I tried to bump the ami_version but it doesn’t work, it seems that I’m using an older version of Snowplow and I first need to upgrade it, so I can then use the new ami_version.

This is my current config file:

aws:
  access_key_id:
  secret_access_key:
  s3:
    region: "eu-west-1"
    buckets:
      assets: s3://snowplow-hosted-assets  # DO NOT CHANGE unless you are hosting the jarfiles etc yourself in your own bucket
      jsonpath_assets: s3://my-bucket/jsonpaths
      log: s3n://my-bucket/logs/
      raw:
        in: ["s3n://my-bucket/raw/"]
        processing: s3n://my-bucket/processing/
        archive: s3n://my-bucket/archived/
      enriched:
        good: s3n://my-bucket/enriched/good       # e.g. s3://my-out-bucket/enriched/good
        bad: s3n://my-bucket/enriched/bad        # e.g. s3://my-out-bucket/enriched/bad
        errors: # Leave blank unless :continue_on_unexpected_error: set to true below
        archive: s3n://my-bucket/enriched/archived    # Where to archive enriched events to, e.g. s3://my-out-bucket/enriched/archive
      shredded:
        good: s3n://my-bucket/shredded/good/       # e.g. s3://my-out-bucket/shredded/good
        bad: s3n://my-bucket/shredded/bad/        # e.g. s3://my-out-bucket/shredded/bad
        errors: # Leave blank unless :continue_on_unexpected_error: set to true below
        archive: s3n://my-bucket/shredded/archived/   # Not required for Postgres currently
  emr:
    ami_version: 3.7.0      # Dont change this
    region: eu-west-1        # Always set this
    jobflow_role: EMR_EC2_DefaultRole # Created using $ aws emr create-default-roles
    service_role: EMR_DefaultRole     # Created using $ aws emr create-default-roles
    placement: eu-west-1b     # Set this if not running in VPC. Leave blank otherwise
    ec2_key_name: my-key
    bootstrap: []           # Set this to specify custom boostrap actions.
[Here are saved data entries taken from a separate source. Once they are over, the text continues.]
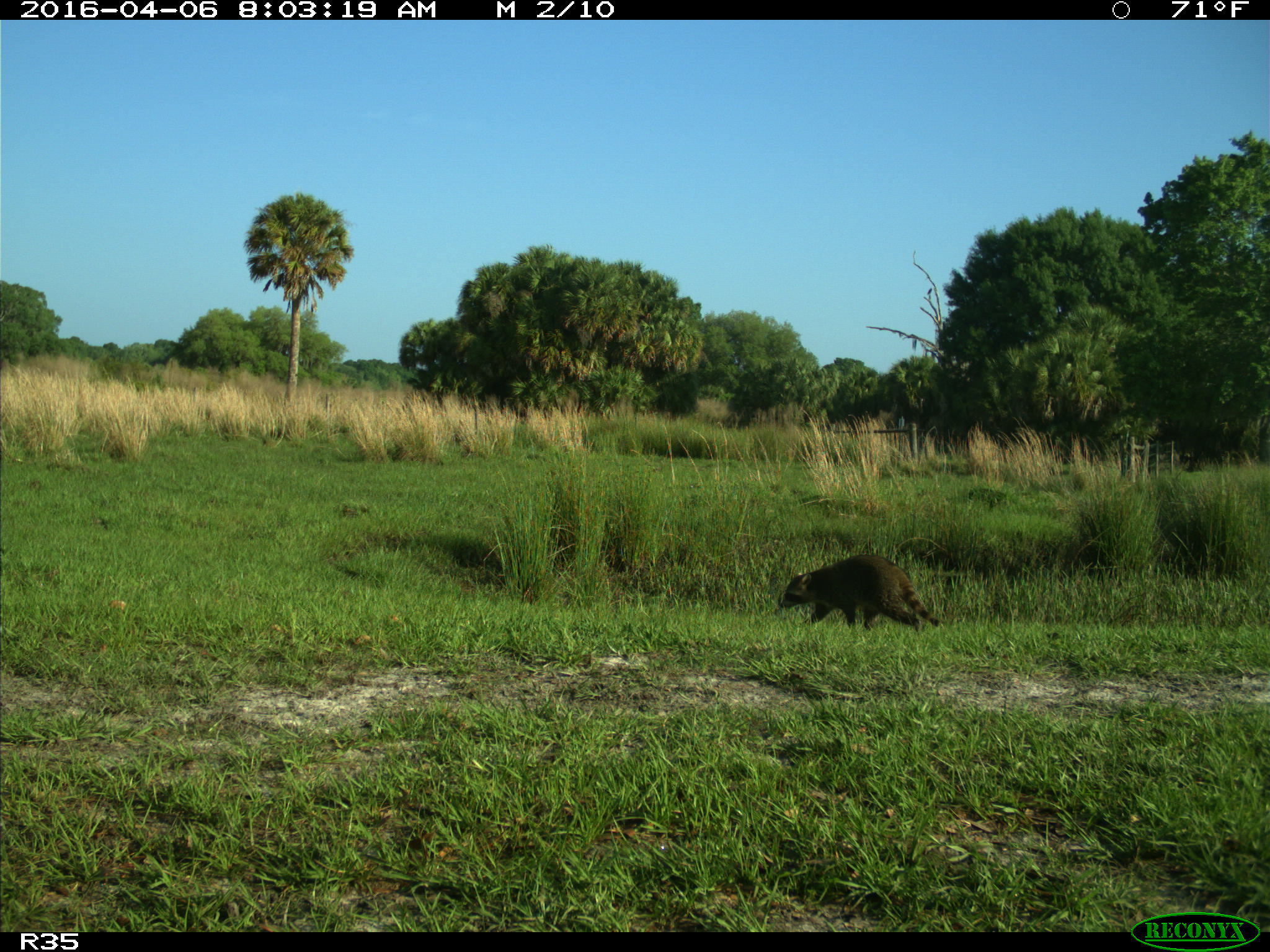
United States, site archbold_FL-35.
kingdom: Animalia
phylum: Chordata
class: Mammalia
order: Carnivora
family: Procyonidae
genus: Procyon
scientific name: Procyon lotor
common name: common raccoon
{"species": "Procyon lotor (common raccoon)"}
Leave empty otherwise
    software:
      lingual: "1.1"             # To launch on cluster, provide version, "1.1", keep quotes
    # Adjust your Hadoop cluster below
    jobflow:
      master_instance_type: m1.medium
      core_instance_count: 3
      core_instance_type: m1.large
      task_instance_count: 0 # Increase to use spot instances
      task_instance_type: m1.large
      task_instance_bid: 0.015 # In USD. Adjust bid, or leave blank for non-spot-priced (i.e. on-demand) task instances
    bootstrap_failure_tries: 3 # Number of times to attempt the job in the event of bootstrap failures
collectors:
  format: thrift # For example: 'clj-tomcat' for the Clojure Collector, 'thrift' for Thrift records, 'tsv/com.amazon.aws.cloudfront/wd_access_log' for Cloudfront access logs or 'ndjson/urbanairship.connect/v1' for UrbanAirship Connect events
enrich:
  job_name: Snowplow ETL # Give your job a name
  versions:
    hadoop_enrich: 1.3.0 # Version of the Hadoop Enrichment process
    hadoop_shred: 0.6.0 # Version of the Hadoop Shredding process
    hadoop_elasticsearch: 0.1.0 # Version of the Hadoop to Elasticsearch copying process
  continue_on_unexpected_error: false # Set to true (and set :out_errors: above) if you dont want any exceptions thrown from ETL
  output_compression: NONE # Compression only supported with Redshift, set to NONE if you have Postgres targets. Allowed formats: NONE, GZIP
storage:
  download:
    folder: # Postgres-only config option. Where to store the downloaded files. Leave blank for Redshift
  targets:
    - name: "My Redshift database"
      type: redshift
      host: "" # The endpoint as shown in the Redshift console
      database: "" # Name of database
      port: 5439 # Default Redshift port
      ssl_mode: disable # One of disable (default), require, verify-ca or verify-full
      table: atomic.events
      username: ""
      password: ""
      maxerror: 1 # Stop loading on first error, or increase to permit more load errors
      comprows: 200000 # Default for a 1 XL node cluster. Not used unless --include compupdate specified
monitoring:
  tags: { Name: "data-pipeline-enrichment" } # Name-value pairs describing this job
  logging:
    level: DEBUG # You can optionally switch to INFO for production
  snowplow:
    method: get
    app_id: emr-enrich
    collector: ""

#6

Hi @thiagophx - yes that makes sense - you should only update AMI versions as part of regular Snowplow upgrades; there are some dependency issues between AMI versions and the Snowplow Hadoop Enrich and Shred components.